• [SELECTED EXTRACT]
All but five of the 263 centenarians we interviewed belonged to some faith-based community. Denomination doesn’t seem to matter. Research shows that attending faith-based services four times per month will add 4-14 years of life expectancy.
That’s #7; there are 2 lessons to go and some discussion of each.
There are 2 secrets to a successful exercise and fitness plan. The first secret is in the doing. No matter your mood you must get off the couch and get active. The second secret is in your food consumption. That’s it, mood and food. You and I have an exercise and workout plan. Mine has me walking, swimming, weight training, and bike riding on alternating days. I am including some type of High-intensity interval training (HIIT) in each workout. Your plan should include activities you enjoy, mixed with some activities that are needed to maintain your health and fitness. On the days that you don’t feel the motivation to get up and move, remember that mood follows activity, not the other way around.
If I was forced to choose which is more important between diet or exercise, the answer is diet. I don’t mean a diet like, “I can’t eat that, I’m on a diet”. I mean a diet like a food plan for nutrition. A cow’s diet is primarily grass. A lion’s diet primarily meat. God’s creatures have a primary diet and secondary diet of items they eat as needed or as available. My diet has changed over time as I changed. My diet is now more plant based. I am not vegetarian or vegan, but it is “plant rich” as Dr. Mark Hyman of the Cleveland Clinic would say. I try to make 20% to 30% of my plate meat with the balance being vegetables and grain. There are plenty of debates about the best diet plan. Here are my starter rules.

• [TASK LIST]
A. In the passage on longevity, exercise, and diet, what share of the plate does the writer try to make meat?
B. Write the next part of the passage on longevity, exercise, and diet, starting right after its final sentence.

• [DATASET EXTRACT]
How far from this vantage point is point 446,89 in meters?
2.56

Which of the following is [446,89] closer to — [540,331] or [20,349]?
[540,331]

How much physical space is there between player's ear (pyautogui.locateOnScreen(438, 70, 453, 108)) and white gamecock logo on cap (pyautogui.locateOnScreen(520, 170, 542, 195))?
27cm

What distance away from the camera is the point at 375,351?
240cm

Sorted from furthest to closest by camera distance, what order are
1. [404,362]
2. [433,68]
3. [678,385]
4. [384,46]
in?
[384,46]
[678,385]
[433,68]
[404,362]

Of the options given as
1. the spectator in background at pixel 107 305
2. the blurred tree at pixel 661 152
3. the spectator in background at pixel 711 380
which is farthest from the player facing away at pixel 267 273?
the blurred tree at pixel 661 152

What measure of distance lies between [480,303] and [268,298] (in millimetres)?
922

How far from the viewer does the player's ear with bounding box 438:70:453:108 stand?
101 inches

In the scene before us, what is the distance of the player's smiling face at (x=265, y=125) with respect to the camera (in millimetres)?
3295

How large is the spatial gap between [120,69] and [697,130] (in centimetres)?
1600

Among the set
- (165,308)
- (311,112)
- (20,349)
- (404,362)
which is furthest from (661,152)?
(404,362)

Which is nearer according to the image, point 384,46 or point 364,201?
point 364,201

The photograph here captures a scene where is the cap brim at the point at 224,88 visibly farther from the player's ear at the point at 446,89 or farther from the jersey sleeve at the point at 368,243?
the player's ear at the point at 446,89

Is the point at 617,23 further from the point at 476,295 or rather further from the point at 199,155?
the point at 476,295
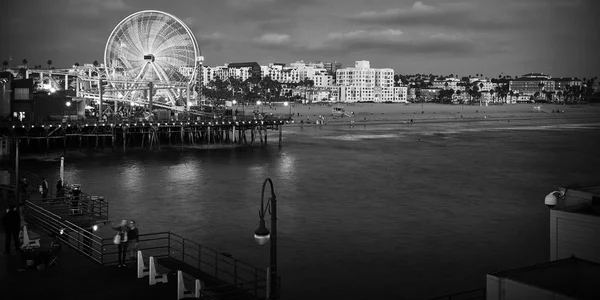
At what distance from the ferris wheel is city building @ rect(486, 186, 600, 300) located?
68.3 meters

• [ANSWERS TO THE TASKS]
A. 20% to 30%, with the rest vegetables and grain.

B.
Coach Brown’s Fitness Triangle Diet
Eat Fruits or Vegetables with any meal or snack.
Eat Clean Whole Foods.
Eat Organic, in season, local when possible.
Eat Less Meat: grass-fed, free range, wild caught when possible.
Use Olive Oil or Coconut oil
Do keep to a calorie count appropriate for your goal.
Ask yourself: is this product God made or man made? Pick God.
No Fast Food.
No Soda, diet or other.
No or limited Processed Foods.
Limit Starches, breads, and wheat based products.
Watch out for Sugar, Nitrates, Sodium, High fructose corn syrup.
Watch out for any product with more than 5 ingredients or ones that have ingredients with a really long name.
How to get started
Recently I found a simple and easy way to rebuild my diet. I needed to refresh what I was doing because the Pandemic quarantine has changed my life patterns. I am cooking more for the family and my son’s needs are different from mine. I started to gain weight. Dr. David Katz and a team of nutritionists not backed by big industrial food, has designed software to help. The free website helped pick a diet program and build a sample meal plan for me including a shopping list www.dietid.com.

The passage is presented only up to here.